**Provided information:**
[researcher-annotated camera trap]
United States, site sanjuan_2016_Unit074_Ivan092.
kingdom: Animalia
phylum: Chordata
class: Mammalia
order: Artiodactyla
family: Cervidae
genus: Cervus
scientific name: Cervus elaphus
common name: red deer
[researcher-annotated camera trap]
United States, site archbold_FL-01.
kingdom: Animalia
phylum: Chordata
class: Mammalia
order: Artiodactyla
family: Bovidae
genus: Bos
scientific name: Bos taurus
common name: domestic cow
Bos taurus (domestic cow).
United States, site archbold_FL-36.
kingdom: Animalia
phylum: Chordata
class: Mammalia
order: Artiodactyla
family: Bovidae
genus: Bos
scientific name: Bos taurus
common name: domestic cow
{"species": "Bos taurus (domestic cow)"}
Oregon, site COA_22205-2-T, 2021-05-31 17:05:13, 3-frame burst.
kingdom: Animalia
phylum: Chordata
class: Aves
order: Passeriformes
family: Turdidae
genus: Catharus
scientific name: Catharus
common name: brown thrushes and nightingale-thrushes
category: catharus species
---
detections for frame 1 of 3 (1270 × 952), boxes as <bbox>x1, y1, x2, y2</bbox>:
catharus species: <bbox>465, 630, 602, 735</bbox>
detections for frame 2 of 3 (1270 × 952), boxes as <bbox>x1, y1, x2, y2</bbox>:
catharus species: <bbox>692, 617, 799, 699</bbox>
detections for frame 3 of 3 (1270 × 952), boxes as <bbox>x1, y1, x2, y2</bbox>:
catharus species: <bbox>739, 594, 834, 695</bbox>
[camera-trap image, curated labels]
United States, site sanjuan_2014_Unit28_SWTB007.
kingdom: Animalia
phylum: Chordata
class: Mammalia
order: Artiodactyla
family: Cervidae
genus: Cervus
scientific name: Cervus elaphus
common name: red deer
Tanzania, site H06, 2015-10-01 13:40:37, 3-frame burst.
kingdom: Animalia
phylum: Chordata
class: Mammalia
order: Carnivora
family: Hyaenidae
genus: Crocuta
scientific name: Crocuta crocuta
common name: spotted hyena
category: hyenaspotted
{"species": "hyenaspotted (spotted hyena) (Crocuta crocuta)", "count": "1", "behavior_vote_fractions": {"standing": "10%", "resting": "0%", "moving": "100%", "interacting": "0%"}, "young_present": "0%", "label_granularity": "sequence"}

**What you need to do:**
Return the listing above exactly, line for line.

**Result for this exercise:**
[researcher-annotated camera trap]
United States, site sanjuan_2016_Unit074_Ivan092.
kingdom: Animalia
phylum: Chordata
class: Mammalia
order: Artiodactyla
family: Cervidae
genus: Cervus
scientific name: Cervus elaphus
common name: red deer
[researcher-annotated camera trap]
United States, site archbold_FL-01.
kingdom: Animalia
phylum: Chordata
class: Mammalia
order: Artiodactyla
family: Bovidae
genus: Bos
scientific name: Bos taurus
common name: domestic cow
Bos taurus (domestic cow).
United States, site archbold_FL-36.
kingdom: Animalia
phylum: Chordata
class: Mammalia
order: Artiodactyla
family: Bovidae
genus: Bos
scientific name: Bos taurus
common name: domestic cow
{"species": "Bos taurus (domestic cow)"}
Oregon, site COA_22205-2-T, 2021-05-31 17:05:13, 3-frame burst.
kingdom: Animalia
phylum: Chordata
class: Aves
order: Passeriformes
family: Turdidae
genus: Catharus
scientific name: Catharus
common name: brown thrushes and nightingale-thrushes
category: catharus species
---
detections for frame 1 of 3 (1270 × 952), boxes as <bbox>x1, y1, x2, y2</bbox>:
catharus species: <bbox>465, 630, 602, 735</bbox>
detections for frame 2 of 3 (1270 × 952), boxes as <bbox>x1, y1, x2, y2</bbox>:
catharus species: <bbox>692, 617, 799, 699</bbox>
detections for frame 3 of 3 (1270 × 952), boxes as <bbox>x1, y1, x2, y2</bbox>:
catharus species: <bbox>739, 594, 834, 695</bbox>
[camera-trap image, curated labels]
United States, site sanjuan_2014_Unit28_SWTB007.
kingdom: Animalia
phylum: Chordata
class: Mammalia
order: Artiodactyla
family: Cervidae
genus: Cervus
scientific name: Cervus elaphus
common name: red deer
Tanzania, site H06, 2015-10-01 13:40:37, 3-frame burst.
kingdom: Animalia
phylum: Chordata
class: Mammalia
order: Carnivora
family: Hyaenidae
genus: Crocuta
scientific name: Crocuta crocuta
common name: spotted hyena
category: hyenaspotted
{"species": "hyenaspotted (spotted hyena) (Crocuta crocuta)", "count": "1", "behavior_vote_fractions": {"standing": "10%", "resting": "0%", "moving": "100%", "interacting": "0%"}, "young_present": "0%", "label_granularity": "sequence"}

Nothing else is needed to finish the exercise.